PS: as we don't know all the possible labels, we have to do as.character to convect factor to character.
PS2: I am also using tolower for case insensitive scoring.
> head(file2)
Sl.No. Commodity.Name
1 1 Diesel
2 2 Pancil
3 3 Pencil-HB 02
4 4 Pencil-Apsara
5 5 Pancil-Nataraj
6 6 Pen-Parker
>
> CName <- levels(file1$Commodity.Name)
> CName.lower <- tolower(CName)
> correct_1 <- function(x){
+ scores = stringdistmatrix(tolower(x), CName.lower, weight=c(1,0.001,1,0.5))
+ if (min(scores)>2) {
+ return(x)
+ } else {
+ return(as.character(CName[which.min(scores)]))
+ }
+ }
> correct <- function(x) {
+ sapply(as.character(x), correct_1)
+ }
>
> correctedfile2 <- file2 %>%
+ transmute(Commodity.Name.Old = Commodity.Name, Commodity.Name = correct(Commodity.Name))
>
> file1$Commodity.Name = as.character(file1$Commodity.Name)
> correctedfile2 %>%
+ left_join(file1[,-1], by="Commodity.Name")
Commodity.Name.Old Commodity.Name Commodity.Category
1 Diesel Diesel <NA>
2 Pancil Pencil Stationary
3 Pencil-HB 02 Pencil Stationary
4 Pencil-Apsara Pencil Stationary
5 Pancil-Nataraj Pencil Stationary
6 Pen-Parker Pen Stationary
7 Pen-Reynolds Pen Stationary
8 Monitor-X001RL Monitor Hardware
There is an 'Approximate string matching' function amatch() in {stingdist} (at least in 0.9.4.6) that returns the most probable match from the pre-defined set of words.
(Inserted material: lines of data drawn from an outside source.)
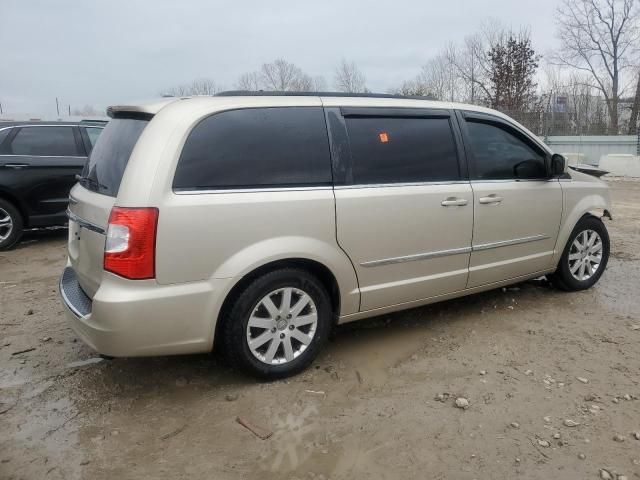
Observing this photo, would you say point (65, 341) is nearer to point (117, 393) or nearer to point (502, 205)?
point (117, 393)

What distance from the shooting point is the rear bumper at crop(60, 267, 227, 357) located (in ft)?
8.92

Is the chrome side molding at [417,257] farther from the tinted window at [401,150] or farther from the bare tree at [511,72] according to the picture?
the bare tree at [511,72]

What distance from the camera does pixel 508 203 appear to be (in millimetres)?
4055

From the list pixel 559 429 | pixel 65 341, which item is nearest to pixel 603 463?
pixel 559 429

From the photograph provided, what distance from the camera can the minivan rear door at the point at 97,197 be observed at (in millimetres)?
2896

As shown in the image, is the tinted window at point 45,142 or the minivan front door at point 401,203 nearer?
the minivan front door at point 401,203

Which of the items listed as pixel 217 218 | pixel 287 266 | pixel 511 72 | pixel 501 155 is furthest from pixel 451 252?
pixel 511 72

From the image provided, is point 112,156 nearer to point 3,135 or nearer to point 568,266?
point 568,266

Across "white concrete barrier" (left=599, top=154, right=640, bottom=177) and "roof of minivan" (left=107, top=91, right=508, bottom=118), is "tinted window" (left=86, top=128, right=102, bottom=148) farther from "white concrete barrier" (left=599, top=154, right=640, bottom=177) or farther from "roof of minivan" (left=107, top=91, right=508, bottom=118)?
"white concrete barrier" (left=599, top=154, right=640, bottom=177)

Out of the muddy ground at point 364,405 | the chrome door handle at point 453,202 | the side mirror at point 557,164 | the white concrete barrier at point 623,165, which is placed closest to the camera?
the muddy ground at point 364,405

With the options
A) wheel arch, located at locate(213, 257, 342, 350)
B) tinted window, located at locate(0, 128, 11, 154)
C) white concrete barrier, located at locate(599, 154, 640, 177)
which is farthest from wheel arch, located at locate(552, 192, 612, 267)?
white concrete barrier, located at locate(599, 154, 640, 177)

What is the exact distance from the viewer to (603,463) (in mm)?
2467

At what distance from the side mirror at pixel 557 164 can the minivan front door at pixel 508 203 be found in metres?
0.07

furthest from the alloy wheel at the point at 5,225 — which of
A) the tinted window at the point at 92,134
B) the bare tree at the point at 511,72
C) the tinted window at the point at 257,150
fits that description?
the bare tree at the point at 511,72
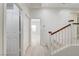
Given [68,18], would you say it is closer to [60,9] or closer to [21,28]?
[60,9]

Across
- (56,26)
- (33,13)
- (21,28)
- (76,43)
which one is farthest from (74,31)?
(33,13)

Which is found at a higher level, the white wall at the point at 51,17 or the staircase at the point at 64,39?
the white wall at the point at 51,17

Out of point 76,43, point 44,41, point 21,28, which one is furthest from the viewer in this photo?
point 44,41

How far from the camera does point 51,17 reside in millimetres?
7387

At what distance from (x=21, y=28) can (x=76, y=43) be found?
1.96 meters

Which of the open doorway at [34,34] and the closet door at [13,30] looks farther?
the open doorway at [34,34]

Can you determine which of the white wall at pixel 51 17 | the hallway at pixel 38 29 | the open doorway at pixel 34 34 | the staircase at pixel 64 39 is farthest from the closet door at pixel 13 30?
the white wall at pixel 51 17

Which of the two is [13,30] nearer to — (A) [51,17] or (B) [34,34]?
(B) [34,34]

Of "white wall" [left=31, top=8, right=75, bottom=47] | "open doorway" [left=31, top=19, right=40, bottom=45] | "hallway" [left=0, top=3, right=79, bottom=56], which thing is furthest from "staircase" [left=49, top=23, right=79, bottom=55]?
"white wall" [left=31, top=8, right=75, bottom=47]

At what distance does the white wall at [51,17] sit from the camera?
7.01m

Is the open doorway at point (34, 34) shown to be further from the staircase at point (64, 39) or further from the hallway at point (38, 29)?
the staircase at point (64, 39)

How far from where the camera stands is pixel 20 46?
5.04 metres

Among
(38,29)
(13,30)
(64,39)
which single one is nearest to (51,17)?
(38,29)

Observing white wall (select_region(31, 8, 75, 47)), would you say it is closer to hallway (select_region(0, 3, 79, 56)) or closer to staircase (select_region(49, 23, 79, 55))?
hallway (select_region(0, 3, 79, 56))
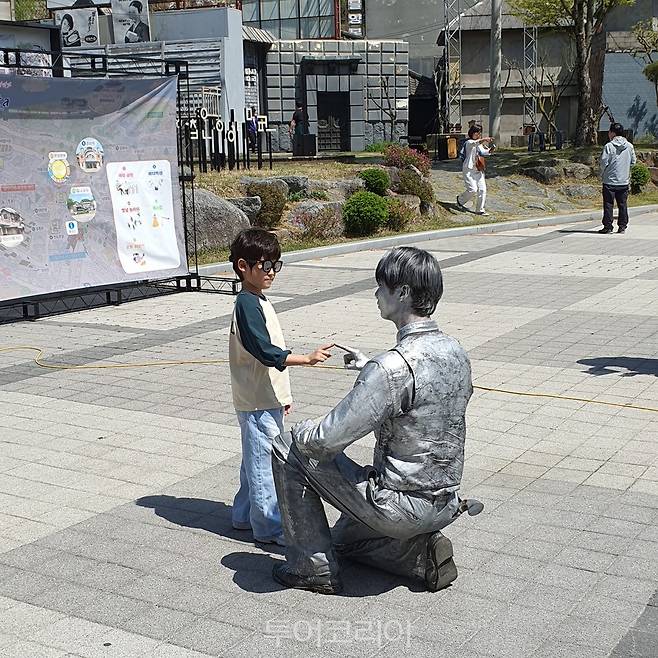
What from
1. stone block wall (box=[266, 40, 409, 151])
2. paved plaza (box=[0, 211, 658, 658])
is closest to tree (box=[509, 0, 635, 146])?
stone block wall (box=[266, 40, 409, 151])

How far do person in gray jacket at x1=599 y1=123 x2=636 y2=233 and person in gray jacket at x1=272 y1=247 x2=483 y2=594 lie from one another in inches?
597

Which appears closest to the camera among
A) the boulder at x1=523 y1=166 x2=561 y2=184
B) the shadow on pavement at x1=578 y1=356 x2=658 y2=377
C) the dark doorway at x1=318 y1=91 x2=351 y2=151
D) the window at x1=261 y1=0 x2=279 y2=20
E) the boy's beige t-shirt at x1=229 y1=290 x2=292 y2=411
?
the boy's beige t-shirt at x1=229 y1=290 x2=292 y2=411

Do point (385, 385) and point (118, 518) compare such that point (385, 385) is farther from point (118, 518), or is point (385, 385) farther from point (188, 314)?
point (188, 314)

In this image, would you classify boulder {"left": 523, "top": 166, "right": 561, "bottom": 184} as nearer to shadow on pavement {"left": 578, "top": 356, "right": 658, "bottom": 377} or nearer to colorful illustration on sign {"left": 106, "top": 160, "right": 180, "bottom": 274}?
colorful illustration on sign {"left": 106, "top": 160, "right": 180, "bottom": 274}

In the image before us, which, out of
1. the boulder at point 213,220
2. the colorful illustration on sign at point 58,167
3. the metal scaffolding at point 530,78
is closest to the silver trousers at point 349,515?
the colorful illustration on sign at point 58,167

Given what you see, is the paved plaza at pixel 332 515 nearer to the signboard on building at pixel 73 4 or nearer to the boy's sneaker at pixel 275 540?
the boy's sneaker at pixel 275 540

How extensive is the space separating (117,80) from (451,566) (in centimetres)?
915

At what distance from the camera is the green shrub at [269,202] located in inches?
707

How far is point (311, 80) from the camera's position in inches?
1371

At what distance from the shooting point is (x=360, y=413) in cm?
421

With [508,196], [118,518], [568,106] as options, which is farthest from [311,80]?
[118,518]

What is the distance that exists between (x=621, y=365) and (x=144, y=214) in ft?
21.1

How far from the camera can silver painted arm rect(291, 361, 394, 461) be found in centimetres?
421

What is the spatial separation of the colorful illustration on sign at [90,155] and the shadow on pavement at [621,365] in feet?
20.5
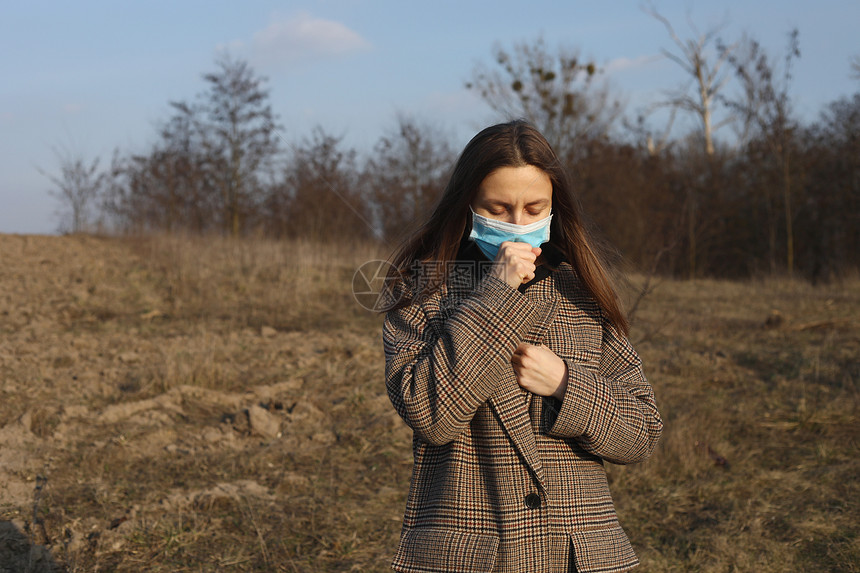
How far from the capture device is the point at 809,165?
1659 cm

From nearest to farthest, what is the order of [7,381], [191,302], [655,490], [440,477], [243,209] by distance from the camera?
[440,477], [655,490], [7,381], [191,302], [243,209]

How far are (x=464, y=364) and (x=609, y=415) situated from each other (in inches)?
14.7

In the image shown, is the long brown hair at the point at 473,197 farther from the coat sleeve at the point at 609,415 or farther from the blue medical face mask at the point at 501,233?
the coat sleeve at the point at 609,415

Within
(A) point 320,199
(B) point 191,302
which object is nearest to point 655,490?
(B) point 191,302

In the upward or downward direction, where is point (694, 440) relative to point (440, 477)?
downward

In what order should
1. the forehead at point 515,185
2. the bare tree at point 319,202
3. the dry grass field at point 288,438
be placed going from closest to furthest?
the forehead at point 515,185 < the dry grass field at point 288,438 < the bare tree at point 319,202

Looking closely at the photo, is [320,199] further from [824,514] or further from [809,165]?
[824,514]

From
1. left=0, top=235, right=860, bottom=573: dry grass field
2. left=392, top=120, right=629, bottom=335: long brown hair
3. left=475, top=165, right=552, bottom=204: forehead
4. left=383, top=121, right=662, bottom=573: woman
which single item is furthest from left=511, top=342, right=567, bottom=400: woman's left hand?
left=0, top=235, right=860, bottom=573: dry grass field

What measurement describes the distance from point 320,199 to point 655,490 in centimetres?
1245

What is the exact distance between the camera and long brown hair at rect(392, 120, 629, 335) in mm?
1741

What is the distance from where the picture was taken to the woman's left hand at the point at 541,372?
5.18 feet

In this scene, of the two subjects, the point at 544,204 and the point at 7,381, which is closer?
the point at 544,204

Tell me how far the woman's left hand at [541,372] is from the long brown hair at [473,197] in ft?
0.88

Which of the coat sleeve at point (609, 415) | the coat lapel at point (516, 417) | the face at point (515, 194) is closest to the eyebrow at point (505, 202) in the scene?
the face at point (515, 194)
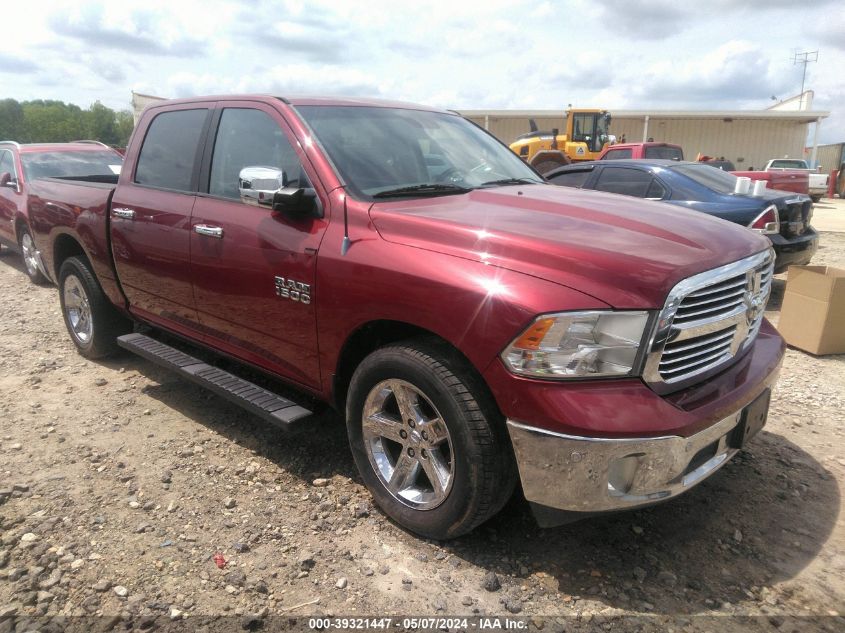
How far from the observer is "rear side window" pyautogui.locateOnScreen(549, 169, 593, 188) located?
27.6ft

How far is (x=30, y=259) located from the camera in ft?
27.3

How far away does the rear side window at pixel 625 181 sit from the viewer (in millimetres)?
7469

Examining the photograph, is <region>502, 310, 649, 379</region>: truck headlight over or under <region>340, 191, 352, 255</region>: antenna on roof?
under

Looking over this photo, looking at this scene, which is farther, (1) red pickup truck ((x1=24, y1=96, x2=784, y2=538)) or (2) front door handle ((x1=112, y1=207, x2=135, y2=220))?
(2) front door handle ((x1=112, y1=207, x2=135, y2=220))

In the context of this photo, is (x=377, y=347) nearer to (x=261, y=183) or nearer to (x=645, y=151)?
(x=261, y=183)

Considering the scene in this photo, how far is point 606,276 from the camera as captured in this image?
7.31ft

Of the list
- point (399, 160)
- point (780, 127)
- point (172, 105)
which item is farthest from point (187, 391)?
point (780, 127)

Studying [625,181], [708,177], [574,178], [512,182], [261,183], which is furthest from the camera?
[574,178]

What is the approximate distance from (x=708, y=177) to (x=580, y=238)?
5.96 m

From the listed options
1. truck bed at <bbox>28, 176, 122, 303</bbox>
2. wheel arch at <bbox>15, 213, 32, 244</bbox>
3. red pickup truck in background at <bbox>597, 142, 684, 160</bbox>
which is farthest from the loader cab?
truck bed at <bbox>28, 176, 122, 303</bbox>

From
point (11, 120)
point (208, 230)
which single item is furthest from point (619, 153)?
point (11, 120)

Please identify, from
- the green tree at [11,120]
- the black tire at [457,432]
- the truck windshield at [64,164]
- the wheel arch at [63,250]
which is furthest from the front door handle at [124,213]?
the green tree at [11,120]

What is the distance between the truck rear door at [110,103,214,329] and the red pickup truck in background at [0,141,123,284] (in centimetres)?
453

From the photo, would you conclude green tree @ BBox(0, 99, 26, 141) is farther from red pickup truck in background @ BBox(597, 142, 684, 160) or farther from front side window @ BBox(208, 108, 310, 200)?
front side window @ BBox(208, 108, 310, 200)
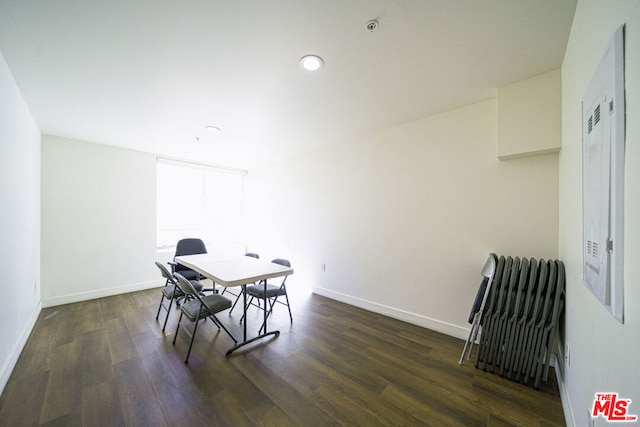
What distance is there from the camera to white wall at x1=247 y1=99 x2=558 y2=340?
2264 millimetres

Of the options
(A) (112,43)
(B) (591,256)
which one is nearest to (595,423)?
(B) (591,256)

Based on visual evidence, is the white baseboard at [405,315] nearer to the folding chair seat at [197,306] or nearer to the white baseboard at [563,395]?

It has a parameter maxDist that can be set for the maximum distance to be matched, and a nomatch parameter that can be used for the 'other' category. Otherwise, method, weights, etc. can be set similarly to stringdistmatrix().
So, your original problem can be solved like this using a tidyverse compatible solution:
library(dplyr)
library(stringdist)
# Reading the files
file1 <- readr::read_csv("file1.csv")
file2 <- readr::read_csv("file2.csv")
# Getting the commodity names in a vector
commodities <- file1 %>% distinct(`Commodity Name`) %>% pull()
# Finding the closest string match of the commodities, and joining the file containing the categories
file2 %>%
mutate(`Commodity Name` = commodities[amatch(`Commodity Name`, commodities, maxDist = 5)]) %>%
left_join(file1, by = "Commodity Name")
This will return a data frame that contains the corrected commodity name and category. If the original Commodity name is more than 5 characters away (simplified explanation of string distance) from any of the possible commodity names, the corrected name will be NA.